A Châteauroux, comme dans tous les hôpitaux périphériques, la présence des « étrangers » est indispensable pour faire tourner les services. Car les jeunes diplômés ne se bousculent pas pour exercer au fin fond de la province. Ni pour assurer les gardes de nuit. Même les prestigieux CHU peinent à recruter. « Sur toute la région parisienne, on compte aujourd'hui un seul interne en chirurgie vasculaire», déplorait publiquement, fin janvier, un des grands pontes de l'hôpital Georges Pompidou.

 Formation à deux vitesses

 Derrière la confraternité de bon aloi affichée par les intersyndicales hospitalières à l'égard de ces « confrères étrangers », le malaise est perceptible. Nombre de patrons «font avec, puisqu'il le faut bien », et disent intégrer des cursus étrangers « quand ils sont bons ». Dans une communication à l’Académie nationale de médecine en octobre 2000, le professeur Malvy dénonçait la formation insuffisante des spécialistes étrangers, « notamment dans les disciplines chirurgicales ».
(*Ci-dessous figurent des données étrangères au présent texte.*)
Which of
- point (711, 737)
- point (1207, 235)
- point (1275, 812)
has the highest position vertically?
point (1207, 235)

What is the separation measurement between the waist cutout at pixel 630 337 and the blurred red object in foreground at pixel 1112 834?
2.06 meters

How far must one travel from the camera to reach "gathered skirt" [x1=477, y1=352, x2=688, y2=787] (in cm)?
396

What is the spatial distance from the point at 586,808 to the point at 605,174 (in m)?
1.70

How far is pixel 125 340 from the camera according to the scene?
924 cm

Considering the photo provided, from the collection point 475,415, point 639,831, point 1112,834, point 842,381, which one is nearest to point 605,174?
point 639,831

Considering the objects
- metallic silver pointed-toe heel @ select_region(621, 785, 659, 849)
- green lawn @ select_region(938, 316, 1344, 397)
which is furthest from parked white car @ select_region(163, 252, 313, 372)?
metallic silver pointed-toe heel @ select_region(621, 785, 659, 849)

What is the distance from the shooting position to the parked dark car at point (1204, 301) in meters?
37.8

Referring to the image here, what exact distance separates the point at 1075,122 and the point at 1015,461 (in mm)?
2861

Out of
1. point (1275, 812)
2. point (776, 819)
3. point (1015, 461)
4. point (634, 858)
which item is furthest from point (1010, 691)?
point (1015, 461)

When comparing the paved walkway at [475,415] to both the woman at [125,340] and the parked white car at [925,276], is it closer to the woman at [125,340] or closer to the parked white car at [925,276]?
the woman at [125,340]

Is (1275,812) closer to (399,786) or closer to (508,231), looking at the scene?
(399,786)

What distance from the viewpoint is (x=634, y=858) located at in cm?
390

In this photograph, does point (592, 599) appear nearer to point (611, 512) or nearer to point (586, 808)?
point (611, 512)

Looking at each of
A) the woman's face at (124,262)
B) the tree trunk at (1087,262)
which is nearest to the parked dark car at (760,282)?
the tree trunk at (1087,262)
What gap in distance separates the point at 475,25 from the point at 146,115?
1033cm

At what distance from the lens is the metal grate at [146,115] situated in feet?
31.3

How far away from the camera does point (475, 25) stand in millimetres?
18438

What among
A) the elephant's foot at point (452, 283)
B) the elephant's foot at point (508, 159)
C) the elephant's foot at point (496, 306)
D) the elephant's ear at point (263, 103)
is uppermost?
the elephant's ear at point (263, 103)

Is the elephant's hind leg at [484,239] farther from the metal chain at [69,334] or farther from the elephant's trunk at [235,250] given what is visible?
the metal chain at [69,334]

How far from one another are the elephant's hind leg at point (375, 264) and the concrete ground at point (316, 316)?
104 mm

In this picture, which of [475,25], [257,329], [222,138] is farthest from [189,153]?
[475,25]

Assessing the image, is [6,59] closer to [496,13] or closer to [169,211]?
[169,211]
Les représentants syndicaux des internes et chefs de clinique mènent depuis huit ans la fronde contre la « régularisation sauvage» des médecins étrangers, qui viendraient manger le pain des toubibs français. «Nous avons milité pour l'organisation d'un examen sélectif, équivalant au concours de l'internat, explique André Nazac, vice-président de l'intersyndicale des chefs de clinique. On nous a traités de xénophobes, on a fini par la fermer. »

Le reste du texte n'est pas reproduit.